The potentially diminishing supply of recycled glass, cullet, is of great concern to the glass bottle and fiberglass insulation manufacturers. Their furnaces operate more efficiently and use less fuel with greater amounts of cullet replacing virgin extracted resources. Maintaining this feedstock supply for manufacturing is central to SERDC’s purpose. The glass industry provides 4,720 manufacturing jobs in the Southeast1.

SERDC works closely with the region’s individual state agencies responsible for material management and enjoys a supportive relationship with each. These agencies were key resources to identify all the MRFs in their respective state and provided contact information for nearly all locations. Some of the state responses included any facility, public or private, that had a material handling permit to operate, issued by the state agency. Some of these locations were not actual MRFs, rather several were hauling companies and other service providers, operating under permit from their respective state. Those lists were organized and purged to only include communication with valid residential MRF operators.

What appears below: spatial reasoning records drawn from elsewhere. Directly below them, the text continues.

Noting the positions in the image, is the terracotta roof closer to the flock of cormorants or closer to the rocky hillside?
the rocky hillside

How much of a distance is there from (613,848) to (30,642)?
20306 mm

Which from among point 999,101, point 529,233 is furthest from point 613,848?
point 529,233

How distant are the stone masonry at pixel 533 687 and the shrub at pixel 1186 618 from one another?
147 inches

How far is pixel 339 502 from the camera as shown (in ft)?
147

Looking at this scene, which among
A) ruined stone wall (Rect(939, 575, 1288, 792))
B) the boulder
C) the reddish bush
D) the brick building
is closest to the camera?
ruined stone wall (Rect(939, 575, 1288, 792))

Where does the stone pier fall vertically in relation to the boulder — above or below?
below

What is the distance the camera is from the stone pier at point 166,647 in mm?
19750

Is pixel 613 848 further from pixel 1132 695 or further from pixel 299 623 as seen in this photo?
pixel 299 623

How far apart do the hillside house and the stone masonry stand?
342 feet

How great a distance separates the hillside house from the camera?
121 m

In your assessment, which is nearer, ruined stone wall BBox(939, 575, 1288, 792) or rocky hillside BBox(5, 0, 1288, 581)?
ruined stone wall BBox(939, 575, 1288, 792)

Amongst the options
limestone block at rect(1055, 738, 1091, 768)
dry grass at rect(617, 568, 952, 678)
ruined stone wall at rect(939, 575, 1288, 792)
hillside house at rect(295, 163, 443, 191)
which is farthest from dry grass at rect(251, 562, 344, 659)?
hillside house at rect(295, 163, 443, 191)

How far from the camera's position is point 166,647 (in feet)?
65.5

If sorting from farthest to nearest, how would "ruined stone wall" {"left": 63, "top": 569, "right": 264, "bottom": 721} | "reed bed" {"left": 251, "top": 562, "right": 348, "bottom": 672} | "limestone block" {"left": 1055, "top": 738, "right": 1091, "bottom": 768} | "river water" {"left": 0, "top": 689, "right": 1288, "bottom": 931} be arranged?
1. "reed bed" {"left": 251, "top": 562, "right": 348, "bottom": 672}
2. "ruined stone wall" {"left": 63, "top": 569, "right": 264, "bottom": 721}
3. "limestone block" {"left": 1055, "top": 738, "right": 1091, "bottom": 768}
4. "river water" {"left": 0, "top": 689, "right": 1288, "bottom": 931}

Glass use in the Southeast

SERDC has identified 25 glass manufacturers in the region using recycled content from residential recycling sources. These operations provide nearly 5,000 manufacturing jobs and generate over one and a half billion dollars in sales1. Establishing a sustainable supply chain for these many facilities, collection programs and MRF processors is a necessity. Upon evaluation of the results from this survey, glass recycling barriers remain to be addressed.


Findings

  • SERDC staff contacted a total of 90 MRFs and received 61 responses to the survey, for a response rate of 68%.
  • Glass is accepted at 50 of 61 that listed their accepted materials list MRFs.
  • Of the 50 that accept glass, eight (8) accept only source separated glass.
  • The majority of MRFs (39) reported accepting glass as a part of single stream.
  • Feedback received: Glass recycling remains problematic for most MRFs, primarily due to equipment damage, contamination in other materials and market value.
  • MRFs are interested in investing in equipment improvements to improve glass recycling.
  • The low market value of glass prohibits many smaller MRFs from accepting in residential mix.